Operate on L-values directly (address-of is taken internally). VALUE_ASSIGN can cast away const qualifiers. VALUE_SWAP asserts equal size.

Offset and Alignment

size_t libxs_offset(size_t ndims, const size_t offset[],
  const size_t shape[], size_t* size);

Compute the linear offset of an n-dimensional coordinate within a shape. Optionally returns the total linear size of the shape.

int libxs_aligned(const void* ptr, const size_t* inc,
  int* alignment);

Check whether ptr is SIMD-aligned (optionally considering the next access at ptr + inc). Optionally writes the pointer alignment in bytes to alignment.

Comparison

unsigned char libxs_diff(const void* a, const void* b,
  unsigned char size);

Compare two short buffers. Returns zero when equal, non-zero otherwise. Uses SSE/AVX2/AVX-512 when available.

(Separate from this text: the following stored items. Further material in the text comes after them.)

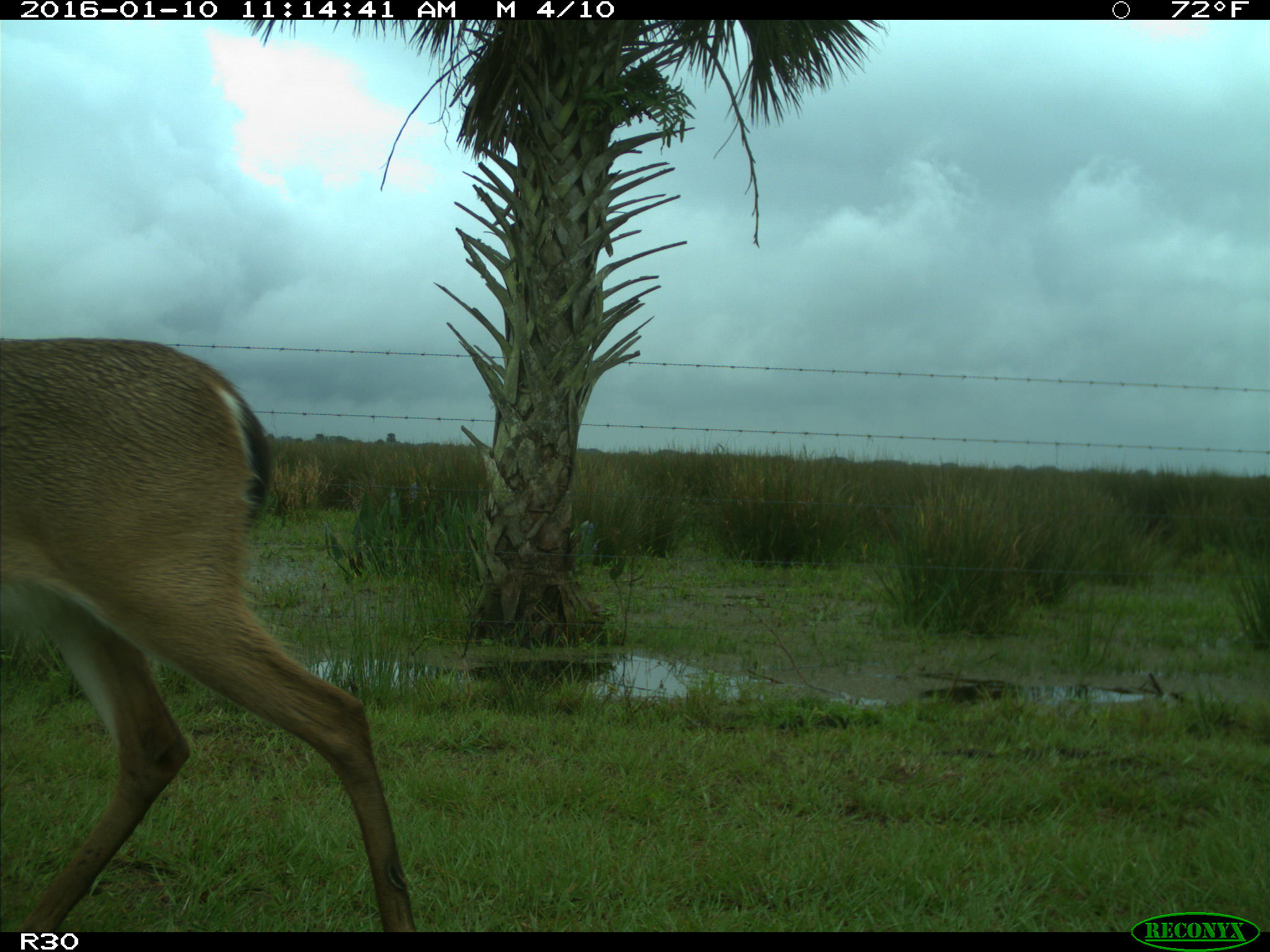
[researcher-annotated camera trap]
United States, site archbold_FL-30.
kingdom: Animalia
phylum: Chordata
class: Mammalia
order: Artiodactyla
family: Cervidae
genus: Odocoileus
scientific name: Odocoileus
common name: deer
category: unidentified deer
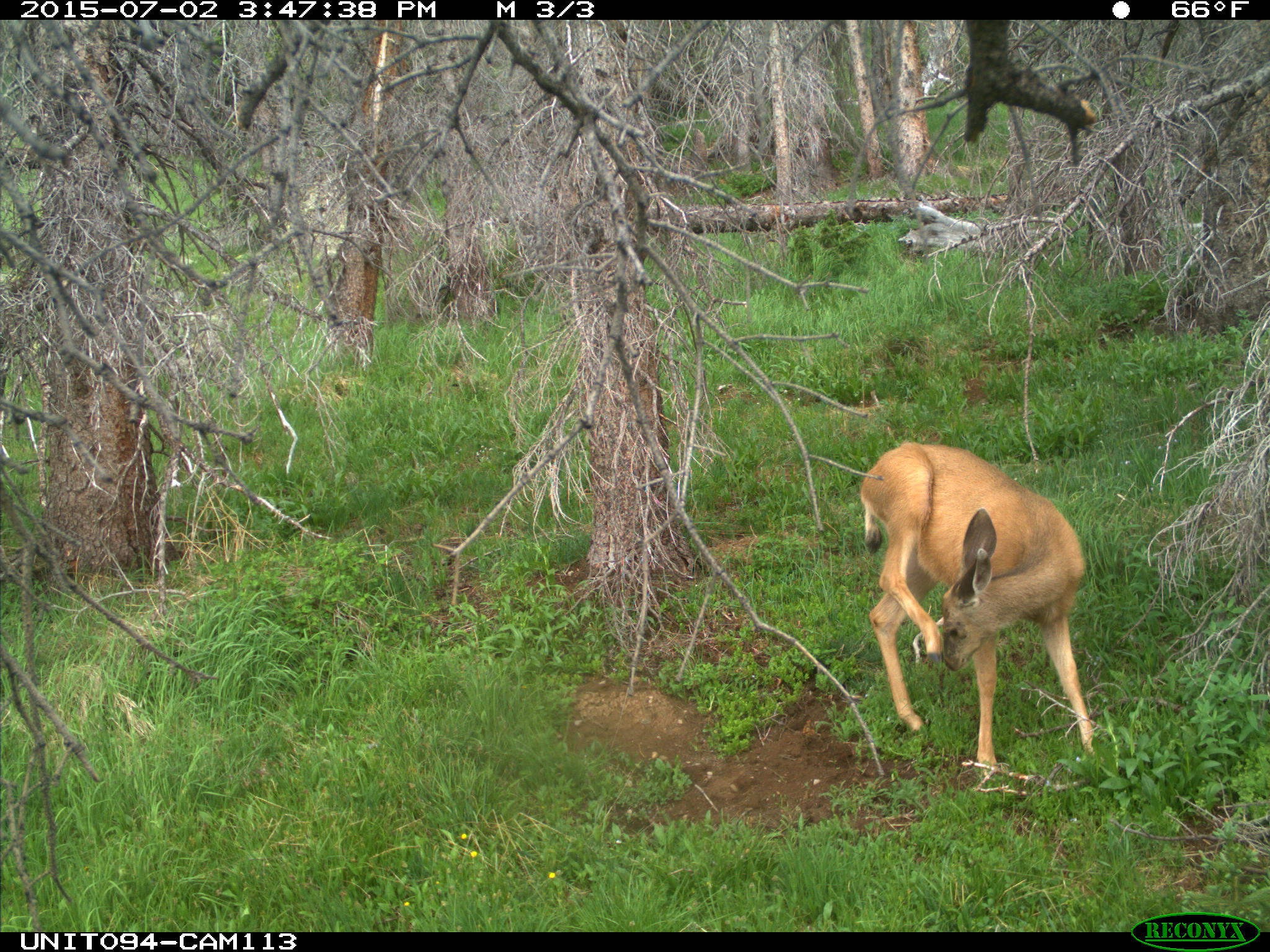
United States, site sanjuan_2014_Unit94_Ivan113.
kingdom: Animalia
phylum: Chordata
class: Mammalia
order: Artiodactyla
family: Cervidae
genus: Odocoileus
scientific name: Odocoileus hemionus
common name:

unsigned int libxs_diff_n(const void* a, const void* bn,
  unsigned char elemsize, unsigned char stride,
  unsigned int hint, unsigned int count);

Compare a against count elements in bn. Returns the first index that matches a, or count if none match. hint supplies the initial search position.

int libxs_memcmp(const void* a, const void* b, size_t size);

Boolean variant of the C memcmp. Returns zero when equal. Uses SSE/AVX2/AVX-512 when available.

Matrix Copy and Transposition

void libxs_matcopy(void* out, const void* in,
  unsigned int typesize, int m, int n, int ldi, int ldo);
void libxs_matcopy_task(void* out, const void* in,
  unsigned int typesize, int m, int n, int ldi, int ldo,
  int tid, int ntasks);

Copy an m-by-n matrix from in to out with leading dimensions ldi and ldo. If in is NULL the destination is zeroed. The _task variant distributes work across ntasks threads (caller passes its tid).

void libxs_otrans(void* out, const void* in,
  unsigned int typesize, int m, int n, int ldi, int ldo);
void libxs_otrans_task(void* out, const void* in,
  unsigned int typesize, int m, int n, int ldi, int ldo,
  int tid, int ntasks);

Out-of-place matrix transposition. The _task variant distributes work across ntasks threads.

void libxs_itrans(void* inout, unsigned int typesize,
  int m, int n, int ldi, int ldo, void* scratch);
void libxs_itrans_task(void* inout, unsigned int typesize,
  int m, int n, int ldi, int ldo, void* scratch,
  int tid, int ntasks);

In-place matrix transposition (square or via scratch buffer). scratch can be NULL (auto-allocated).

void libxs_itrans_batch(void* inout, unsigned int typesize,
  int m, int n, int ldi, int ldo,
  int index_base, int index_stride,
  const int stride[], int batchsize,
  int tid, int ntasks);

Batch of in-place matrix transpositions (per-thread form).